(Stored data entries)

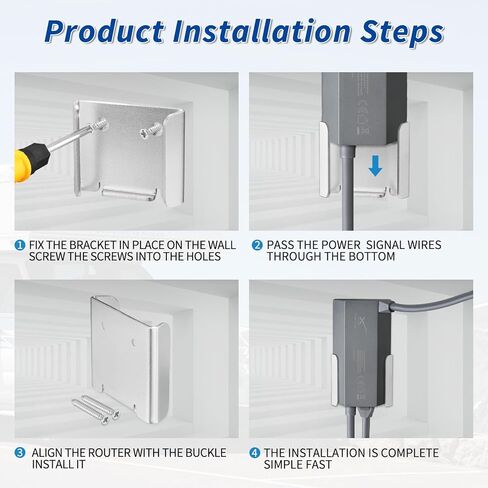 Product Installation Steps

1 FIX THE BRACKET IN PLACE ON THE WALL SCREW THE SCREWS INTO THE HOLES

2 PASS THE POWER SIGNAL WIRES THROUGH THE BOTTOM

3 ALIGN THE ROUTER WITH THE BUCKLE INSTALL IT

4 THE INSTALLATION IS COMPLETE SIMPLE FAST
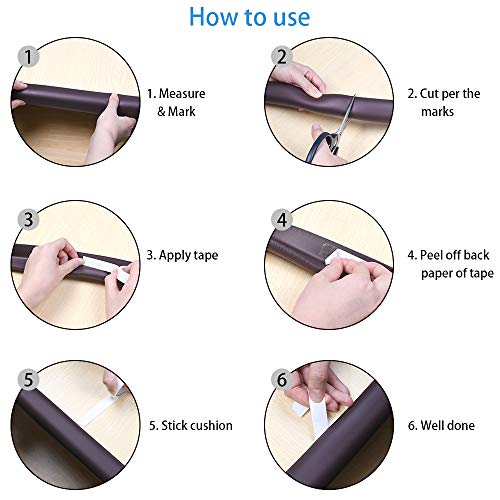 How to use

1

1. Measure & Mark

2

2. Cut per the marks

3

3. Apply tape

4

4. Peel off back paper of tape

5

5. Stick cushion

6

6. Well done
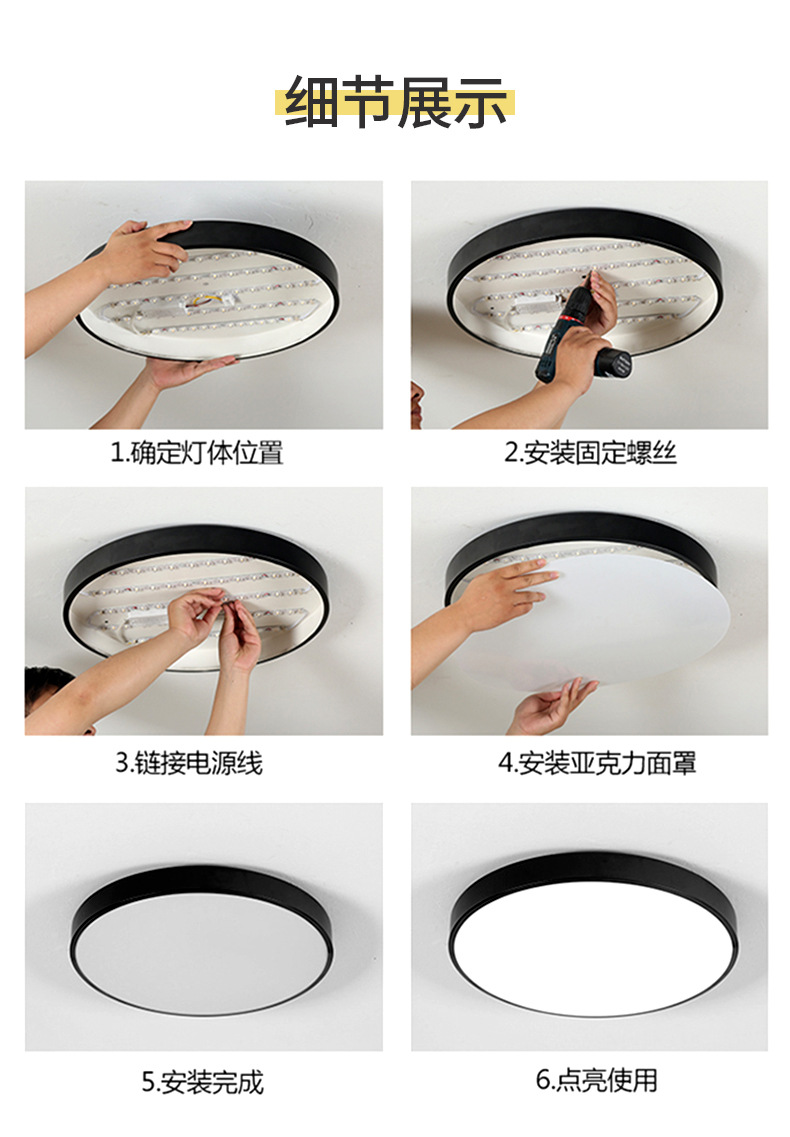 细节展示

1.确定灯体位置

2.安装固定螺丝

3.链接电源线

4.安装亚克力面罩

5.安装完成

6.点亮使用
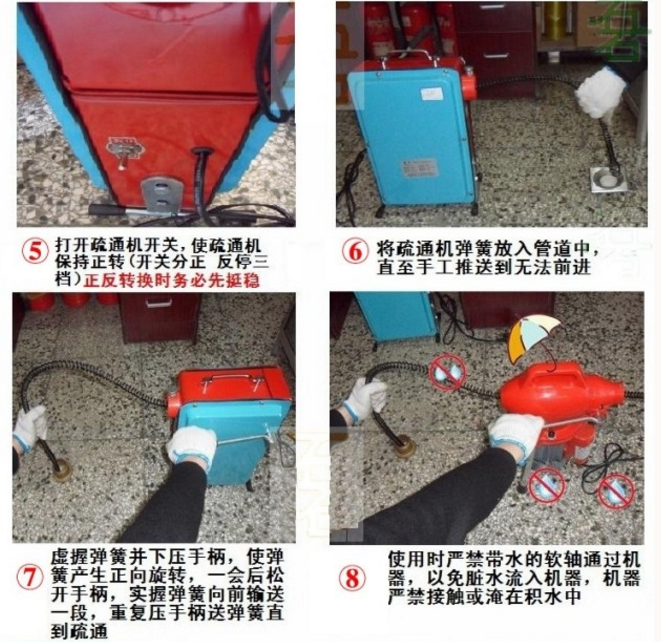 ⑤ 打开疏通机开关，使疏通机保持正转（开关分正 反停三档）正反转换时务必先挺稳

⑥ 将疏通机弹簧放入管道中，直至手工推送到无法前进

⑦ 虚握弹簧并下压手柄，使弹簧产生正向旋转，一会后松开手柄，实握弹簧向前输送一段，重复压手柄送弹簧直到疏通

⑧ 使用时严禁带水的软轴通过机器，以免脏水流入机器，机器严禁接触或淹在积水中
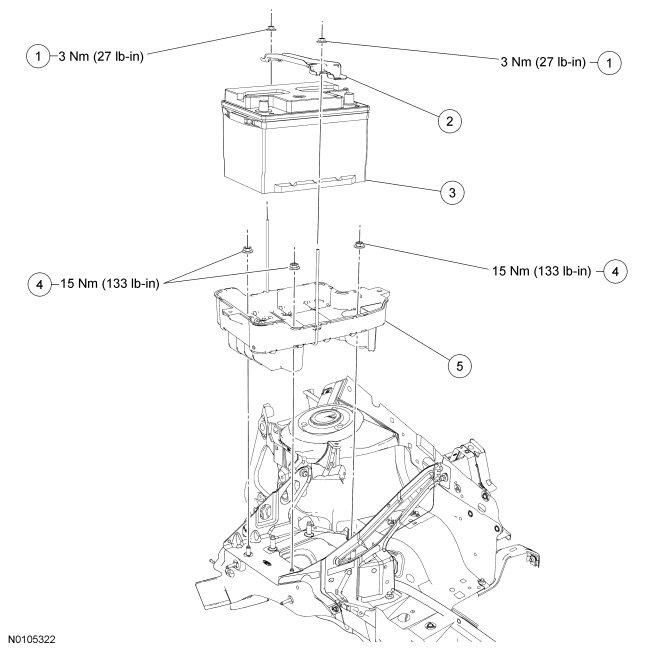 1 3 Nm (27 lb-in)

3 Nm (27 lb-in) 1

2

3

4 15 Nm (133 lb-in)

15 Nm (133 lb-in) 4

5

N0105322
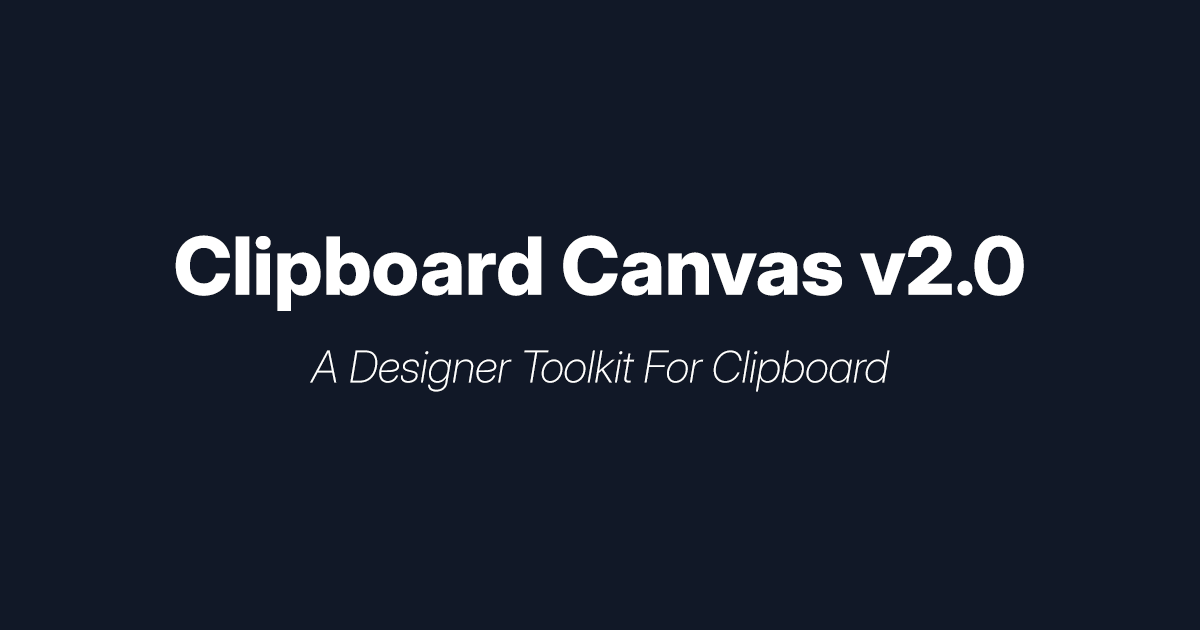 Clipboard Canvas v2.0

A Designer Toolkit For Clipboard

- [EXERCISE INSTRUCTIONS]:
Using the data above, say how many lines include the word "tape". Write only that number.

- [RESULT]:
2